Oh yeah--there is a little bit in there about the Neanderthals (who are always good) from the other Earth recontacting this one, but that's incidental to the sermons.
That's my main objection to this entry. Nothing really happens. Without the sermons the novel can be summed up as: The Neaderthals reopen the Portal. Ponter comes back. He's hot for Mary. She's hot for him. There's a not particularly interesting six page sex scene. He gets shot for no reason. This Earth is bad. They go back to his great world where everything is more logical and benign than here, but you have to trust us on this because virtually nothing happens there, either. They catch Mary's rapist by something out of left field. Stand by for the sequel.
The characters' main function is to set up forums for the author to pontificate.
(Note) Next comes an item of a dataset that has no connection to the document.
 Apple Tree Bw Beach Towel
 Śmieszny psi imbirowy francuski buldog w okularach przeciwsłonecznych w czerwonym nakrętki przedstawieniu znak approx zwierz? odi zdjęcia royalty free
I don't particularly care whether I agree with the author or not, but I expect something to go on. If the author works his or her beliefs into the story, so much the better. Here, though, the wise Neanderthals and Mary Vaughn just preach. What little attempt to explain how humanity got where it is mostly serves to put up straw men to be demolished or to pitch softballs to be knocked out of the park. For example, the only reaosn Mary Vaughn can come up with for private transport or ownership of automobiles is an anemic, "We like to own things", which even she feels is weak.
Preach all you want, but for gosh sake have a Story!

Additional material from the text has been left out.